# [QUOTED TEXT]
Providing User Data
Supporting Products
- User-level LTV projections
- Intelligent Automation
- Probabilistic Attribution
- Organic Lift
- Intelligent Budget
Introduction
We require data on Attribution, Revenue, and User Engagement in a standardized format that is described below. This data is aggregated and delivered daily, with each daily delivery landing at a unique location for that day's data. Instructions on delivering this data are likewise detailed below.
Note: Please exclude test or QA user data from the files in order to ensure accuracy and optimal results. You can also provide a list of users to blacklist as well.
Data History
AlgoLift provides the most accurate LTV model when we have 2 years+ of data. This enables us to observe temporal changes in revenue and user behavior and to fully understand how cohorts mature.
We can train our LTV model with less historical data but this restricts the projection windows based on the amount of data available to train our models. Below is a schedule for how AlgoLift releases new projection windows to clients based on the historical data available for modeling:
Days of Historical Data | Projection Window |
---|---|
45 | D30 |
70 | D60 |
95 | D90 / D180 |
105 | D365 |
Data Shape
Attribution Data
Attributions, which are closely tied to installs (which represent the beginning of a user's lifetime within the app or product), are the events when a given user can be attributed to a specific ad in a campaign if they were acquired through advertising, or otherwise can be labeled 'organic.' When preparing Attribution data for export to AlgoLift, please format it according to the below schema.
All columns present in the schema should be present in the corresponding file. Any columns for which data is unavailable should be left blank, but not omitted.

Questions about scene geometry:
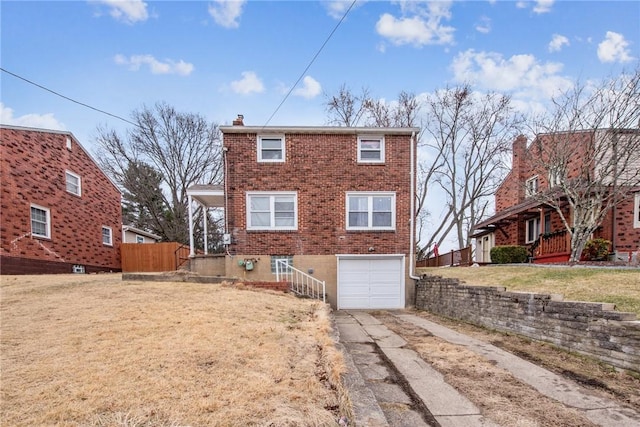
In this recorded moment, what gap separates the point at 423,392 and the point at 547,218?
14.2 meters

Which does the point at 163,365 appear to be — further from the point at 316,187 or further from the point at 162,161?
the point at 162,161

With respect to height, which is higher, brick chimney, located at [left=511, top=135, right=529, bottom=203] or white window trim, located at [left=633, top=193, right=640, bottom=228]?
brick chimney, located at [left=511, top=135, right=529, bottom=203]

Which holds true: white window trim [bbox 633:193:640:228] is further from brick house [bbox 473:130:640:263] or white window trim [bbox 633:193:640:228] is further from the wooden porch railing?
the wooden porch railing

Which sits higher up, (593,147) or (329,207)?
(593,147)

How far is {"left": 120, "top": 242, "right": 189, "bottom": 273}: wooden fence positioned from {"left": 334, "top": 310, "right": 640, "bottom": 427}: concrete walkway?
577 inches

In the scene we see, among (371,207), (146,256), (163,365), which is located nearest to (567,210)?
(371,207)

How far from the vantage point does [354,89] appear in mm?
22844

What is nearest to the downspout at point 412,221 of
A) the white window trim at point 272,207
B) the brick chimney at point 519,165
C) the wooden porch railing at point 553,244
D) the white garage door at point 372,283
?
the white garage door at point 372,283

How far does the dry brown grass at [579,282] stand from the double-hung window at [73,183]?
16812 mm

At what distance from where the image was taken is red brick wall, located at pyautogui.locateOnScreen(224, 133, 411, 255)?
37.4 feet

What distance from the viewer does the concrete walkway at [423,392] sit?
2.99 meters

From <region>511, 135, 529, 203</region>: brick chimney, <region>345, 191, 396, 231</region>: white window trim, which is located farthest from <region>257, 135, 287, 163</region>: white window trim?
<region>511, 135, 529, 203</region>: brick chimney

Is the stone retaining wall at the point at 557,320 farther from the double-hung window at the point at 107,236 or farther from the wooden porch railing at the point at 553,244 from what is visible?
the double-hung window at the point at 107,236

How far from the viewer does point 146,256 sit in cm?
1747
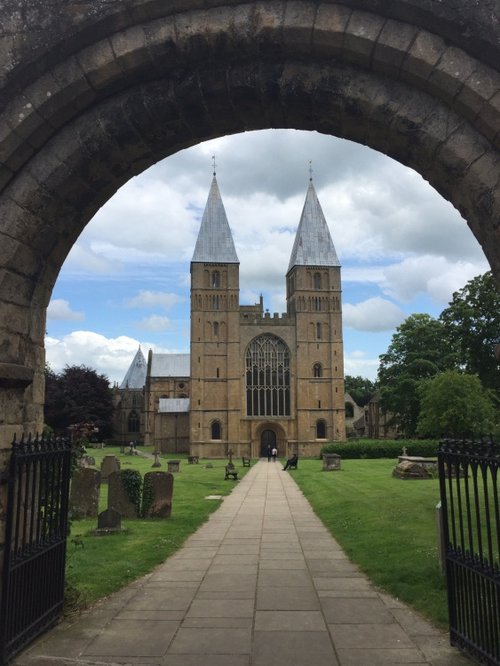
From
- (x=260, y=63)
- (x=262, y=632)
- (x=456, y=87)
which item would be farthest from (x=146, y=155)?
(x=262, y=632)

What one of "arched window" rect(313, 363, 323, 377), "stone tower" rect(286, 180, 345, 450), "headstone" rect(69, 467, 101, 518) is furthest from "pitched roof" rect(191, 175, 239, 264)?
"headstone" rect(69, 467, 101, 518)

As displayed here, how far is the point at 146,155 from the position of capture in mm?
6012

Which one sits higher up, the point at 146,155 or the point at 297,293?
the point at 297,293

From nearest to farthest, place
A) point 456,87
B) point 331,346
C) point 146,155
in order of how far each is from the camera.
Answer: point 456,87, point 146,155, point 331,346

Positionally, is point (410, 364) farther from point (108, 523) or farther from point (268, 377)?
point (108, 523)

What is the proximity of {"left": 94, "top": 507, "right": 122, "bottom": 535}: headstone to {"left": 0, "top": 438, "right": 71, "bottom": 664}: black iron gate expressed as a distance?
5382 mm

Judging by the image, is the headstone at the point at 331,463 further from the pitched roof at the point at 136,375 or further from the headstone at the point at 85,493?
the pitched roof at the point at 136,375

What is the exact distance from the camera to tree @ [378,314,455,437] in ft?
156

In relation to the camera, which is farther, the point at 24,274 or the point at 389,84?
the point at 24,274

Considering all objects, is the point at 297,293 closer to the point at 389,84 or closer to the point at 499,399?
the point at 499,399

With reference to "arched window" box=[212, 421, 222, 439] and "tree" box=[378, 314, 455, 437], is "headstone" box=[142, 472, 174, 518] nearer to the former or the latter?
"tree" box=[378, 314, 455, 437]

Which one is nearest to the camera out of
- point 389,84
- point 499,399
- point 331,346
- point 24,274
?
point 389,84

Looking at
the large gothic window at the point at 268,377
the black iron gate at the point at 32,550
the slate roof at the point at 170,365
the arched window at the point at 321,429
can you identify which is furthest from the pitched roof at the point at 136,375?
the black iron gate at the point at 32,550

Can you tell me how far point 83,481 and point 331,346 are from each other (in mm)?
48370
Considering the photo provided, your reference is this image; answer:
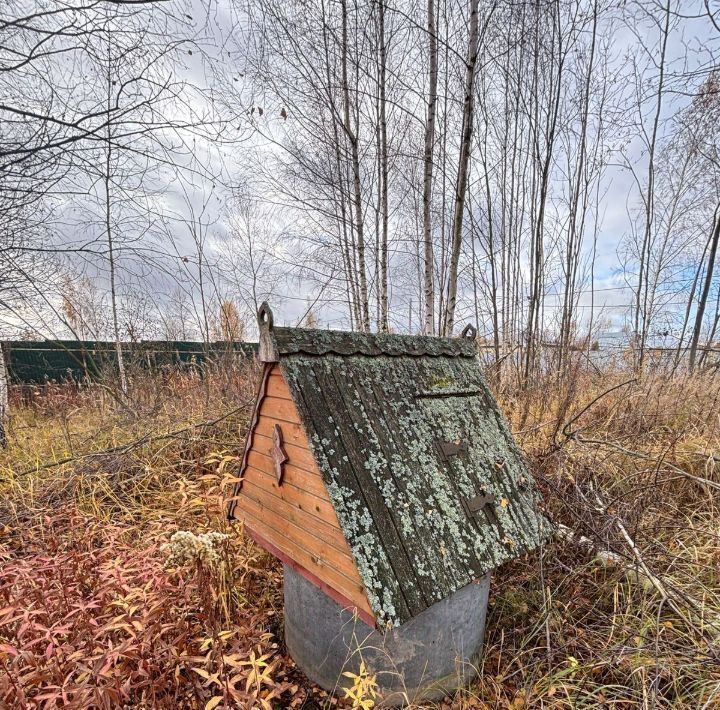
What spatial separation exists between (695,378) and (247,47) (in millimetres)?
7367

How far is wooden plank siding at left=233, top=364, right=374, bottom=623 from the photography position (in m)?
1.41

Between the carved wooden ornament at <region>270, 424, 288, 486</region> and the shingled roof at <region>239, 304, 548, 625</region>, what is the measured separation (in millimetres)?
291

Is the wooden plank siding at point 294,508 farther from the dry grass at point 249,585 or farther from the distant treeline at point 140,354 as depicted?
the distant treeline at point 140,354

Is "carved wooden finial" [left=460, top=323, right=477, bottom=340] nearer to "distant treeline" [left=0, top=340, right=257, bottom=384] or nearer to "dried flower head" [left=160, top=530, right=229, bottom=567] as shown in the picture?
"dried flower head" [left=160, top=530, right=229, bottom=567]

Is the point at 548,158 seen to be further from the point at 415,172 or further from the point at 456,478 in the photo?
the point at 456,478

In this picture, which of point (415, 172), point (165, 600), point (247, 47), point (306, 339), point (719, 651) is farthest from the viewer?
point (415, 172)

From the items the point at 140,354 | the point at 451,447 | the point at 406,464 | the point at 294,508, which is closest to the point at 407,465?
the point at 406,464

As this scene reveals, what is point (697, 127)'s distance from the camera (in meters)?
5.33

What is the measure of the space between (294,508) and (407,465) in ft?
1.94

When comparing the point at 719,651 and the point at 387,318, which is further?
the point at 387,318

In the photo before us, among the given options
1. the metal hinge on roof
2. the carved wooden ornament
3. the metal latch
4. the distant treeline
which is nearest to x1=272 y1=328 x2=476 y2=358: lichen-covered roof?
→ the carved wooden ornament

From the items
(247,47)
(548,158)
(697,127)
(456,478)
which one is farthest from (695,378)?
(247,47)

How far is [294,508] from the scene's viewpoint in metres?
1.65

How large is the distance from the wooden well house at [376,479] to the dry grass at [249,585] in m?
0.43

# [AIM OF THE EXERCISE]
Write the next part of the AlgoLift user data guide shown above, starting right after its last sentence.

# [EXPECTED ANSWER]
Field | Data Type | Required | Description |
---|---|---|---|
user_id* | varchar(255) | Yes | A common user identifier used across all data tables |
impression_dt | datetime | No | The timestamp of the ad impression event the user is attributed to (ISO-8601 compliant datetime string) |
install_dt | datetime | Yes | The timestamp of the user's install event (ISO-8601 compliant datetime string) |
country | varchar(2) | Yes | The country in which the user resides (ISO-3166 alpha-2 country code) |
platform | varchar(255) | Yes | The platform of the user's device |
source | varchar(255) | Yes | The ad network to which the user has been attributed. Should be Unattributed Facebook for Facebook VTA users who are not attributed to any specific campaign. |
subpub_id | varchar(255) | No** | A unique anonymous identifier for a sub-publisher provided by your MML, i.e. ad network’s ID for the publisher app |
subpub_bundle_id | varchar(255) | No** | The app store bundle id (com.app.pub, or 1234534534), i.e. google or apples’d for the app |
subpub_name | varchar(255) | No** | The proper name for a sub-publisher (i.e., Bubbles Game) |
campaign_id | varchar(255) | No** | The id of the campaign to which the user has been attributed |
campaign_name | varchar(255) | No** | The name of the campaign to which the user has been attributed |
adgroup_id | varchar(255) | No** | The id of the ad group to which the user has been attributed |
adgroup_name | varchar(255) | No** | The name of the ad group to which the user has been attributed |
ad_id | varchar(255) | No** | The id of the ad to which the user has been attributed |
ad_name | varchar(255) | No** | The name of the ad to which the user has been attributed |
ad_type | varchar(255) | No | The type of creative user has been attributed valid types: text - an ad unit containing only text, e.g. a search result banner - a basic format that appears at the top or bottom of the device screen interstitial - a full-page ad that appears during breaks in the current experience video - a standard video, i.e. non-rewarded rewarded_video - an ad unit offering in-app rewards in exchange for watching a video playable - an ad unit containing an interactive preview of the app experience sponsored_content - a link included in a piece of sponsored content, like an advertorial article audio - an audio ad |
keyword_id | varchar(255) | No** | The id of the keyword to which the user has been attributed |
keyword_name | varchar(255) | No** | The name of the keyword to which the user has been attributed |
device_brand | varchar(255) | No | The brand of the user's device |
device_model | varchar(255) | No | The model of the user's device |
os_version | varchar(255) | No | The version of the operating system of the user's device |
custom1 | varchar(255) | No | An arbitrary, client-defined, field. Will be carried through the pipeline as a dimension and may be configured as a filter in the AlgoLift app. |
custom2 | varchar(255) | No | An arbitrary, client-defined, field. Will be carried through the pipeline as a dimension and may be configured as a filter in the AlgoLift app. |
custom3 | varchar(255) | No | An arbitrary, client-defined, field. Will be carried through the pipeline as a dimension and may be configured as a filter in the AlgoLift app. |
conversion_value | int | No | The SKAdNetwork conversion value set on iOS in versions 14 and above. This should be the last conversion value that was set. |
** data required when using Intelligent Automation
*user_id is a non-PII (ie not IDFA/GAID) identifier that uniquely identifies a given user of the app or product. This can be an identifier generated by the client, or a third party identifier provided by a third party such as an MMP or Analytics provider. Any identifier that follows the following rules can be used:
- The identifier is available at the time of attribution.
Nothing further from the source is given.